Data listing:
==============================
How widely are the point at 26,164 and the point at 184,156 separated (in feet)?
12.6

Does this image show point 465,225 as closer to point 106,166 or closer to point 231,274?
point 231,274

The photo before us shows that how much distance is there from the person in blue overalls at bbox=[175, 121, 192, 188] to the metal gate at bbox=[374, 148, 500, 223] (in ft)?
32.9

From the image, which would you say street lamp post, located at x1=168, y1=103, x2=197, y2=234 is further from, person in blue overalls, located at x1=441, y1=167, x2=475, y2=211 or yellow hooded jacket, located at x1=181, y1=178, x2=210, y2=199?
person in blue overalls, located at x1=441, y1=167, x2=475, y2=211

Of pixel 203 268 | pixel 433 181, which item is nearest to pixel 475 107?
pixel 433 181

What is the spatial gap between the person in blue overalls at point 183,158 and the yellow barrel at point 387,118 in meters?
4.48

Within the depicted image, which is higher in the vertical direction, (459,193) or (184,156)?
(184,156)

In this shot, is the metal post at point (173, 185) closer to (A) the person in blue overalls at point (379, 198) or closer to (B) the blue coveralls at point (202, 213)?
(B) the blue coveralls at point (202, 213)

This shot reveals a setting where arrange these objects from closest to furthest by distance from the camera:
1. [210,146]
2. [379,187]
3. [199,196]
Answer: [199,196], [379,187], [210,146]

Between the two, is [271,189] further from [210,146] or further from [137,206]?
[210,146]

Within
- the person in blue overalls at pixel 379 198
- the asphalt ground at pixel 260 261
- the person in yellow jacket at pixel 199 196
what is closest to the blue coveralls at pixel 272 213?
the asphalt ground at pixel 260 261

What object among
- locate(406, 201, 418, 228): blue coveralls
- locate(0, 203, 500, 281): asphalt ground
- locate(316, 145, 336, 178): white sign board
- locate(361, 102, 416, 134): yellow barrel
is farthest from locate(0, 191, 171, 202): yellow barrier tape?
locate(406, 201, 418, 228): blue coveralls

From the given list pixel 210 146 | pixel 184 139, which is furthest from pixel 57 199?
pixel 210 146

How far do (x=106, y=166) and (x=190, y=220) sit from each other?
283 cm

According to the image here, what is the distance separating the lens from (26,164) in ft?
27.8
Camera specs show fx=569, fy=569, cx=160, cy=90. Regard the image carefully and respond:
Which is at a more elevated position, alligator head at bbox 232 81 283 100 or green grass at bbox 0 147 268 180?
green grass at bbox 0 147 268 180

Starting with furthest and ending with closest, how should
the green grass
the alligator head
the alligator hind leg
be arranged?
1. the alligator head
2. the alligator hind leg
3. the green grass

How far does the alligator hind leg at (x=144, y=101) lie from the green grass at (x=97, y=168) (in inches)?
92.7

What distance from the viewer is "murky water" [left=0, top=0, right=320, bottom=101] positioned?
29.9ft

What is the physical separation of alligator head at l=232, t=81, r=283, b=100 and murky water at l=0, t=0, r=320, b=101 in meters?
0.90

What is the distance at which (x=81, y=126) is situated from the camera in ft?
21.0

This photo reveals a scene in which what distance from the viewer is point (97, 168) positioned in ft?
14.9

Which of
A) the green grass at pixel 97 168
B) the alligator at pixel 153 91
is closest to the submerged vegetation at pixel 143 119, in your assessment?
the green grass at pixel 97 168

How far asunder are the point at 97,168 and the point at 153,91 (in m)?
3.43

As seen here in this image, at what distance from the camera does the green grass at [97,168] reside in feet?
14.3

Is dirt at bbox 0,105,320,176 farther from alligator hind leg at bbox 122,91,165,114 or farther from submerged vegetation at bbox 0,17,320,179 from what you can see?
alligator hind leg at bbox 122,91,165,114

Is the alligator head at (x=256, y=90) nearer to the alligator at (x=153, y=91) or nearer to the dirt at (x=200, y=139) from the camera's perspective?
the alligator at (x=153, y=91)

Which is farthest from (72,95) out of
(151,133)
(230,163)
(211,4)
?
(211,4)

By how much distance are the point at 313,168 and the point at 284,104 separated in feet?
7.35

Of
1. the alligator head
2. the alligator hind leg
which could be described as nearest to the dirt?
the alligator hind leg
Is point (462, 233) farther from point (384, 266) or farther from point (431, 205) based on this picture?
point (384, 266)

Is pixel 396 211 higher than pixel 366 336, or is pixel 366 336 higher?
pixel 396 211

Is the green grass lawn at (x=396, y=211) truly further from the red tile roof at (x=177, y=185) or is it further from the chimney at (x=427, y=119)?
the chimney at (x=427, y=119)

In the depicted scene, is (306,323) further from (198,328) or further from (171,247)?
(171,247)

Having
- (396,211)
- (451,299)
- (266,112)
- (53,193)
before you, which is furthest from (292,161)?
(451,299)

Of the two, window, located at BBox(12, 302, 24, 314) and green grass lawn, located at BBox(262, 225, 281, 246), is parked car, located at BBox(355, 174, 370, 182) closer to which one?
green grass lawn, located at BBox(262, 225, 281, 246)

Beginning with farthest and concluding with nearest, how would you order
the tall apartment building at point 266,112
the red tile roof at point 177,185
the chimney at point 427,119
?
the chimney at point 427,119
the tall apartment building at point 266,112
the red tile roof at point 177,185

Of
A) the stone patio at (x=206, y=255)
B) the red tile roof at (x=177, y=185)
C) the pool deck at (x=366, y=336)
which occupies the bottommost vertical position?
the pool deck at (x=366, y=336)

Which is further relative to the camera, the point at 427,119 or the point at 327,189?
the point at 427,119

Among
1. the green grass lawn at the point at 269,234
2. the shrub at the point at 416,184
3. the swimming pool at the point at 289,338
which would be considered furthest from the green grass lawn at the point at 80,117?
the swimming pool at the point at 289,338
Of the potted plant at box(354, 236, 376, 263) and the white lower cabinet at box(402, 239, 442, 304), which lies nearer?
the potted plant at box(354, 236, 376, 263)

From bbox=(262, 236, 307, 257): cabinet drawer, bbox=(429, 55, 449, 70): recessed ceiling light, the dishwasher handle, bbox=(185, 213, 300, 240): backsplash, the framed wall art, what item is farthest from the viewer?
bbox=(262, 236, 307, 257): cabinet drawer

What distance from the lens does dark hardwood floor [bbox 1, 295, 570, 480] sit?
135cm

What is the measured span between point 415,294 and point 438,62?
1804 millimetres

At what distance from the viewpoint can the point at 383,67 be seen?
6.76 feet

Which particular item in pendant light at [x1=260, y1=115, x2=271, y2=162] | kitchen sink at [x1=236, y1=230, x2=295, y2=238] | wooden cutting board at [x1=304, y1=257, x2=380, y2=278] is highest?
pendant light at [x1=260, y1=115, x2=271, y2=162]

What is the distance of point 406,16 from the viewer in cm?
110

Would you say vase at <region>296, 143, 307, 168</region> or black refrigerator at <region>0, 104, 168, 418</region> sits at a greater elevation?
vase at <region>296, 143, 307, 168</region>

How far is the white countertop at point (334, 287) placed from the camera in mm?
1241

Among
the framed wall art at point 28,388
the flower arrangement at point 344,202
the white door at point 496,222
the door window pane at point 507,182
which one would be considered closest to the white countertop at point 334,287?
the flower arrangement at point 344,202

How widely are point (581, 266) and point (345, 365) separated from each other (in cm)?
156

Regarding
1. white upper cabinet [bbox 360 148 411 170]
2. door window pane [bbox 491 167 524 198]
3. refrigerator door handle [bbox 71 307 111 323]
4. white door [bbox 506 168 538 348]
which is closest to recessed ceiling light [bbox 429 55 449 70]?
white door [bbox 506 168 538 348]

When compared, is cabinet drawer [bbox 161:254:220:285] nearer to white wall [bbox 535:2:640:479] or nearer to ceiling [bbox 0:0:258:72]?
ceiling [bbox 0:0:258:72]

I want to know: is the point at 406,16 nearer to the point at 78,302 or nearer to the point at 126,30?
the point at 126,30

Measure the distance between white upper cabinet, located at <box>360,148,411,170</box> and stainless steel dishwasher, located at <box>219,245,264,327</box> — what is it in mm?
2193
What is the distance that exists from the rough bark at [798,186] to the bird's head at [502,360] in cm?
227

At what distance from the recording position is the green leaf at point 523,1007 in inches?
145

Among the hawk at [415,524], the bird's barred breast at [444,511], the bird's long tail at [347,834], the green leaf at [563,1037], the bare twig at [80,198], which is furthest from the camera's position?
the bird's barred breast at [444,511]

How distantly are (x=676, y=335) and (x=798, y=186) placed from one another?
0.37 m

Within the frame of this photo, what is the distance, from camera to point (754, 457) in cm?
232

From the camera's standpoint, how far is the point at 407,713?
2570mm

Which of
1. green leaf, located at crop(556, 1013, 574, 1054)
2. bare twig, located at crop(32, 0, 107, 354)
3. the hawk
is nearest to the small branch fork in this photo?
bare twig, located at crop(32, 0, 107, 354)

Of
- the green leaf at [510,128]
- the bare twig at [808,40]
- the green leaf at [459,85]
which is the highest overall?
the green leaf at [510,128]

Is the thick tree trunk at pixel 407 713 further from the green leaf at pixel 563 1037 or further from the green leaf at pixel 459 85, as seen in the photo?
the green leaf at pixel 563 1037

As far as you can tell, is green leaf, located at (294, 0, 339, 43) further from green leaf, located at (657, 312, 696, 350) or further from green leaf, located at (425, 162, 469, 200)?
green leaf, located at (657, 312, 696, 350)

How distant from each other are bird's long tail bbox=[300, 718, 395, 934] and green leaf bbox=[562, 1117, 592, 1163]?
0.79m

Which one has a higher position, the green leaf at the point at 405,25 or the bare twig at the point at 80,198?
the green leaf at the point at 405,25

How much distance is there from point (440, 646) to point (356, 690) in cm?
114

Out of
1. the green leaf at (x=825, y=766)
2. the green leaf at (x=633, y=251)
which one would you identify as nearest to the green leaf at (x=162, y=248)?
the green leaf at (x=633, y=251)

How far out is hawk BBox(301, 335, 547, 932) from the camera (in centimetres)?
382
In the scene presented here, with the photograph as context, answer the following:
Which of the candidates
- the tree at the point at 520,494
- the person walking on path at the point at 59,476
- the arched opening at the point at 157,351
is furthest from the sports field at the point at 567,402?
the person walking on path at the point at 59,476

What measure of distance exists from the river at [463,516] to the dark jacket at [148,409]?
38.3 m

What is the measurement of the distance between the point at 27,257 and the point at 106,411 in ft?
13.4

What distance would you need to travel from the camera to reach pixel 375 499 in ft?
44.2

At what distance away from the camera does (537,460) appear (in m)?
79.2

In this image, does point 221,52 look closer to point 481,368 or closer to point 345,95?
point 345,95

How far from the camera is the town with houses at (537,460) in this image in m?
==============================
Copy out exactly the lines between the line with "What measure of" and the last line of the entries, counting both of those lines.

What measure of distance exists from the river at [463,516] to the dark jacket at [148,409]?
38.3 m

What is the measurement of the distance between the point at 27,257 and the point at 106,411 in ft?
13.4

What distance would you need to travel from the camera to reach pixel 375 499 in ft?
44.2

At what distance away from the camera does (537,460) appear (in m)?
79.2

In this image, does point 221,52 look closer to point 481,368 or closer to point 345,95?
point 345,95

How far from the camera is the town with houses at (537,460) in this image in m?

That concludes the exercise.